Gabriel Abrantes and Daniel Schmidt’s Diamantino, a raucously satiric odyssey about a famous Portuguese soccer player, has won the Nespresso Grand Prize at the fifty-seventh Semaine de la Critique—Critics’ Week. The winner was selected by the jury presided over by Joachim Trier and including Nahuel Pérez Biscayart, Eva Sangiorgi, Chloë Sevigny, and Augustin Trapenard. Run by the French Syndicate of Cinema Critics, the Semaine showcases first and second films by international directors and has run parallel to the Cannes Film Festival since 1962.
Reviewers are promising a terrific time for the rest of us once we get a chance to see Diamantino. “Part loopily queer sci-fi thriller, part faux-naive political rallying cry, glued together with candyfloss clouds of romantic reverie,” is the way Variety’s Guy Lodge describes it. “Gleefully silly Diamantino may be, but it also mordantly captures the tone of recent, surging far-right rhetoric across the continent: As it spirals into a demented mad-scientist B-movie with the anti-EU contingent as its cartoon villains, the film loudly broadcasts its political stance without once extracting tongue from cheek.”
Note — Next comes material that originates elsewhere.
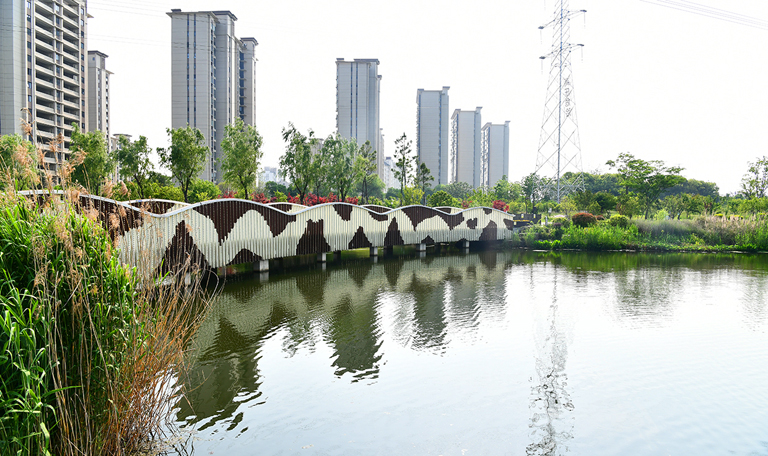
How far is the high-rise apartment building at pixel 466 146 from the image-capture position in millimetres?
93188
More from Boyd van Hoeij (Hollywood Reporter), Allan Hunter (Screen), Sophie Monks Kaufman (Sight & Sound), and Bénédicte Prot at Cineuropa, where you can watch another interview with Abrantes and Schmidt (6’20”). Update, 5/27: For Notebook editor Daniel Kasman, “Diamantino feels a goof, piqued and liberated—for better or for worse.” And Jordan Cronk interviews Abrantes and Schmidt for Film Comment.
The Leica Cine Discovery Prize, presented to one of the ten short and medium-length films in competition, goes to Jacqueline Lentzou’s Hector Malot: The Last Day of the Year, a portrait of a woman alone in the desert.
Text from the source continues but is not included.